Data records:
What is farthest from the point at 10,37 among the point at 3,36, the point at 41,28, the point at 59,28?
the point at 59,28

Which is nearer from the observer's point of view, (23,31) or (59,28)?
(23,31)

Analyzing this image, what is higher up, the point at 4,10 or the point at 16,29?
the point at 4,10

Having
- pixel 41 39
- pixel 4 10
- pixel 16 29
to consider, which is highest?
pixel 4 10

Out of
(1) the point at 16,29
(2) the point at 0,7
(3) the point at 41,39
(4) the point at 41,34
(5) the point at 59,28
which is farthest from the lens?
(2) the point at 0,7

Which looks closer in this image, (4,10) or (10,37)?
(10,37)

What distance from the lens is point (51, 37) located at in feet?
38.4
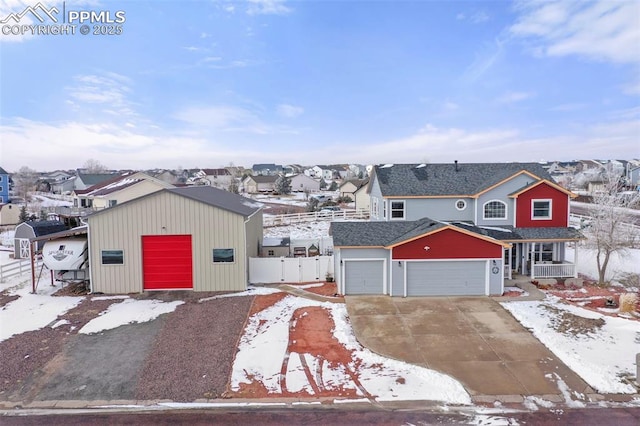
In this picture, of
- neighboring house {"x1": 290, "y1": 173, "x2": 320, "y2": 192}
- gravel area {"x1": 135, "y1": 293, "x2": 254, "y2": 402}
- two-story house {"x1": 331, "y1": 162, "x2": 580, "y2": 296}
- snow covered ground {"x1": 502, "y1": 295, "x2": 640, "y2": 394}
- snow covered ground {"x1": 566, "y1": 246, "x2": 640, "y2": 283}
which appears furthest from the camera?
neighboring house {"x1": 290, "y1": 173, "x2": 320, "y2": 192}

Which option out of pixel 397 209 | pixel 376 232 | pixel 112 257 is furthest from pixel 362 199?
pixel 112 257

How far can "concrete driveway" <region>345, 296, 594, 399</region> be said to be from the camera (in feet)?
33.2

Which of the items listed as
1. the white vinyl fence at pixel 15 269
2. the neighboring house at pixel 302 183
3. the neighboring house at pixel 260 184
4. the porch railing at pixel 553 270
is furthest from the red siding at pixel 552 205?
the neighboring house at pixel 302 183

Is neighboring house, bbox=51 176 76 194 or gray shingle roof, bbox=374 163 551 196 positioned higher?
neighboring house, bbox=51 176 76 194

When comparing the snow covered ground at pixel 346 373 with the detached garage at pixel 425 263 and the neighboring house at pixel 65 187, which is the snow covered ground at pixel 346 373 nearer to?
the detached garage at pixel 425 263

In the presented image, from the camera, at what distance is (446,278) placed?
17.3 m

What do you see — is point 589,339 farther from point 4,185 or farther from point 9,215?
point 4,185

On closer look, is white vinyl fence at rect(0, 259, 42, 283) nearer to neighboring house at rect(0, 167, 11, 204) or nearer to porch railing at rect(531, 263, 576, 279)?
porch railing at rect(531, 263, 576, 279)

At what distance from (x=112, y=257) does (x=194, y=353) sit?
846cm

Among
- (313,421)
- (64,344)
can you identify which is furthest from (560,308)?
(64,344)

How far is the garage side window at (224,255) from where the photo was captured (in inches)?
701

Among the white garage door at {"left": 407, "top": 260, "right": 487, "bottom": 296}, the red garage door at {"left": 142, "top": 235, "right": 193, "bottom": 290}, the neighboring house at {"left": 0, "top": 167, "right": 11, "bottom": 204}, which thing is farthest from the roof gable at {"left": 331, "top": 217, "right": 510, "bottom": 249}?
the neighboring house at {"left": 0, "top": 167, "right": 11, "bottom": 204}

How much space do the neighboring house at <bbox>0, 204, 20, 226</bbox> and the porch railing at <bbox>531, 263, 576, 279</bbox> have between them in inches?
1936

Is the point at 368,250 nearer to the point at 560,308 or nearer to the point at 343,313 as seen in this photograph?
the point at 343,313
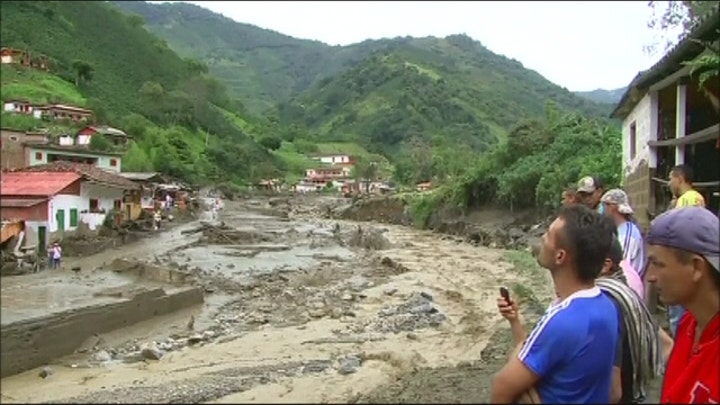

> Do this
State how many lines in the data records above contain the word "white". Give only the number.

> Task solution
3